- _Problems_:
1. Reproduce the passage of the article on the fraudulent dishonesty study starting with "These things are" and going on through "library(magrittr)".
2. In the article on the fraudulent dishonesty study, which blog found that the study was fraudulent?
3. Go on with the article on the fraudulent dishonesty study, starting right after its last line.

* Begin Text section *

Dishonest dishonesty study study

Inside science

A deep dive into a fraudulent study from Dan Ariely

Jonatan Pallesen
08-21-2021

Introduction

In 2012, Shu, Mazar, Gino, Ariely, and Bazerman published a three-study paper reporting that dishonesty can be reduced by asking people to sign a statement of honest intent before providing information (i.e., at the top of a document) rather than after providing information (i.e., at the bottom of a document). This study is quite well-known, and has gathered many citations.

Recently, the excellent blog datacolada found that this study was fraudulent. They performed a thorough analysis here. One of the columns was shown not to be genuine, but instead it was created by adding a random number o another column. And also the data was duplicated, and the duplicated rows were amusingly written in a different font.

These things are obvious from a quick look at the data. But what is less obvious is how exactly the data was manipulated in order to show the intended effect of signing at the top. I found this a rather fascinating question, and have been puzzling with it for a while. And I believe I have uncovered the procedure used, which if correct is hilariously inept.


Data detective analysis

The first thing to consider is these numbers1:

library(tidyverse)

library(scales)

library(magrittr)

library(gt)

library(patchwork)

library(pacman)

source('../../src/extra.R', echo = F, encoding="utf-8")



set.seed(1)



d <- function(df){
   df %>% gt() %>%
      tab_options(
         data_row.padding = px(0),
         table.align = "left",
         table.margin.left = px(0),
         table.border.top.style = "hidden",
         table.border.bottom.style = "hidden",
         table.font.size = 12
         ) %>%
      cols_align(align = "left") %>%
      cols_width(
         gt::everything() ~ px(100),
         c(where(is.numeric)) ~ px(70))
}





dff <- readxl::read_excel("DATA/DrivingdataAll with font.xlsx") %>% 
   mutate(distance_car1 = update_car1 - baseline_car1)



df <- dff %>% filter(font == "Calibri")



o <- df %>% filter(condition == "Sign Top")



dff %>% group_by(condition) %>% 
   summarise(
      mean_baseline = mean(baseline_car1),
      mean_update = mean(update_car1),
      mean_distance = mean(distance_car1),
      ) %>% 
   d()

* End Text section *
* Begin Stored data *

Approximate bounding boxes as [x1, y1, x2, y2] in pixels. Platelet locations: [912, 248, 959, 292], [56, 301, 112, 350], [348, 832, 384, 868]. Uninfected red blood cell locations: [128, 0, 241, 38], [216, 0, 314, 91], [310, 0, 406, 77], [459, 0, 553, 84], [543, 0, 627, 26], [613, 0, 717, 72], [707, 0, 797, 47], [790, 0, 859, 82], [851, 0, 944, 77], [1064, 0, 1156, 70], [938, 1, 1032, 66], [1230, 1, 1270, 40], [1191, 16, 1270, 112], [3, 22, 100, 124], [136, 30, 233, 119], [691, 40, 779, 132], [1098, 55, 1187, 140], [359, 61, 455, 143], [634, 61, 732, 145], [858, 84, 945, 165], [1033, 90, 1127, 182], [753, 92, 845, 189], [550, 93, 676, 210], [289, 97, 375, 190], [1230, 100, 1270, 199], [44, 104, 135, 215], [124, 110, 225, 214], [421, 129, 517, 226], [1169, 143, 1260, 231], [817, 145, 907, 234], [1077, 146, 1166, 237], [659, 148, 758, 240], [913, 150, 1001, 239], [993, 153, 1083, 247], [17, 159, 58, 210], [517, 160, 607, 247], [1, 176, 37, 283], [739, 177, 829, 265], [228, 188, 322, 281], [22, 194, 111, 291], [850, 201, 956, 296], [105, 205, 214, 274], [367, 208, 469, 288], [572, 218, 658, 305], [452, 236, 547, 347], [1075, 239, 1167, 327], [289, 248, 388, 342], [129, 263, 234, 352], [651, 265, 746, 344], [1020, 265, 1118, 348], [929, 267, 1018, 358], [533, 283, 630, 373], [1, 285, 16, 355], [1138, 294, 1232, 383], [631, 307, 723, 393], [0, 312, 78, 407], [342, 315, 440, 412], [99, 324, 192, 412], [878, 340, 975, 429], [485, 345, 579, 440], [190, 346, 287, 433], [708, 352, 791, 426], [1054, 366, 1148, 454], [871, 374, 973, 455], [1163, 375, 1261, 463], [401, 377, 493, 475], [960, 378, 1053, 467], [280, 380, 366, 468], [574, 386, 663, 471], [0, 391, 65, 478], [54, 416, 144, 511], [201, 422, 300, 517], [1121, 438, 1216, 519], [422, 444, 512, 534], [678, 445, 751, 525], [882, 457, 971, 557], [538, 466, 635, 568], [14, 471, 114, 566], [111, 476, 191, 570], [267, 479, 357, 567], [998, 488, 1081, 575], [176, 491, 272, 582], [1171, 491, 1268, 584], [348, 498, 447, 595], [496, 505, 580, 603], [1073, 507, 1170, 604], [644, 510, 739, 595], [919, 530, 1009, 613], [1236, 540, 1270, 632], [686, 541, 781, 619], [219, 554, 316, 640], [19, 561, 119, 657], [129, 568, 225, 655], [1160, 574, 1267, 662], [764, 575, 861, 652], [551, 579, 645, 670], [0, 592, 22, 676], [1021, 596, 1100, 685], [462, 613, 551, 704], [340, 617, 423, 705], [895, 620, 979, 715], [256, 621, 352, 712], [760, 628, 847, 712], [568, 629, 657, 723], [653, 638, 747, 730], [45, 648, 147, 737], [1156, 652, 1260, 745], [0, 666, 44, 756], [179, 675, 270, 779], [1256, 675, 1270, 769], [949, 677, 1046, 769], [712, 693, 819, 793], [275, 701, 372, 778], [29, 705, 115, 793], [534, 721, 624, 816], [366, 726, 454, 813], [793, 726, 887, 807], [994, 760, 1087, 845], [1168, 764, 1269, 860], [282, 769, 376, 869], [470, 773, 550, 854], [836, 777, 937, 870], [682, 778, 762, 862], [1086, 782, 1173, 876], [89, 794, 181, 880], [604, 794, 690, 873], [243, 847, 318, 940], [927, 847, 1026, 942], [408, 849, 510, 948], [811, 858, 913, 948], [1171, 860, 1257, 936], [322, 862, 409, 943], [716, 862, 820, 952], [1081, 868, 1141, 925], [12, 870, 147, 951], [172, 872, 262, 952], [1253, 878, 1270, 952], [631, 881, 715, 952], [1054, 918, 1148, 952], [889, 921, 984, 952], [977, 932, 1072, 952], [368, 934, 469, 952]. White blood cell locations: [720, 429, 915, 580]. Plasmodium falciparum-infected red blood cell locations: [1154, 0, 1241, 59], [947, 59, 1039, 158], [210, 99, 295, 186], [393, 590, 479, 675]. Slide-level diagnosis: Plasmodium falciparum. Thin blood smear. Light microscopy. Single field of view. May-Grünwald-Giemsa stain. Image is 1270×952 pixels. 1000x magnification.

* End Stored data *

- _Responses in order_:
1.
These things are obvious from a quick look at the data. But what is less obvious is how exactly the data was manipulated in order to show the intended effect of signing at the top. I found this a rather fascinating question, and have been puzzling with it for a while. And I believe I have uncovered the procedure used, which if correct is hilariously inept.


Data detective analysis

The first thing to consider is these numbers1:

library(tidyverse)

library(scales)

library(magrittr)

2. The blog datacolada found that the study was fraudulent.

3.
condition mean_baseline mean_update mean_distance
Sign Bottom 74945.71 98568.26 23622.55
Sign Top 59945.09 86149.92 26204.83


The baseline is the distance reading when the driver receives the car, and the update is the distance on return. The distance driven is the difference between the updated value and the baseline. This is self-reported, so it’s possible to write in an amount in the update field that is lower than the true one, and thereby save some money. If signing at the top gives more honesty, then this self-reported distance driven would be higher. And it is indeed ~2,300 higher. So far so good.

But the weird thing is that the baseline values are actually a lot higher for the Sign Bottom group. This is the initial reading when they recieve the car, and should be roughly equal for the two groups. Also the updated values are a lot higher in the Sign Bottom group, where we would expect them to be slightly higher in the Sign Top group (if those drivers that sign at the top are indeed more honest.)

The important thing here is, if you are making fraudulent data, it makes no sense to make the Sign Bottom group reporting higher than the Sign Top. So why did the fraudster do it?

Looking at various attributes of the data, I believe there is only one plausible route, which includes a series of bungled steps. I will go through these in the following


Fraud Step 1

Adding a random value to Sign Bottom baseline.


We can see that this was done from two attributes in the data:


1. Sign Bottom baseline is 15,000 higher on average than Sign Top.

This is shown on the table in the previous section.


2. Sign Bottom baseline values show that they have added a random number to them.

There is a thorough explanation of this in the Datacolada post. The short version is that humans tend to like reporting round values, such as those divisible by 1000. So these numbers will be more common in the actual data. But once you add a random number to them, this attribute will disappear.


analyse <- function(df, v){
   tribble(
      ~Attribute, ~Percentage,
      "Divisible by 1000", (df %>% filter(!!sym(v) %% 1000 == 0) %>% nrow() / nrow(df)) %>% percent(accuracy = 0.1),
      "Equal to 0", (df %>% filter(!!sym(v) == 0) %>% nrow() / nrow(df)) %>% percent(accuracy = 0.1)
   )   
}



analyse(df %>% filter(condition == "Sign Top"), "baseline_car1") %>% 
   d() %>% 
   tab_header("Sign Top")
Sign Top
Attribute Percentage
Divisible by 1000 35.1%
Equal to 0 3.2%


analyse(df %>% filter(condition == "Sign Bottom"), "baseline_car1") %>% 
   d() %>% 
   tab_header("Sign Bottom")
Sign Bottom
Attribute Percentage
Divisible by 1000 5.7%
Equal to 0 0.2%


We can see that the Sign Top group has human-characteristically large number of values divisible by 1000, whereas these have mostly disappeared from Sign Bottom. (NB. Notice that they have not fully disappeared. More about this later.)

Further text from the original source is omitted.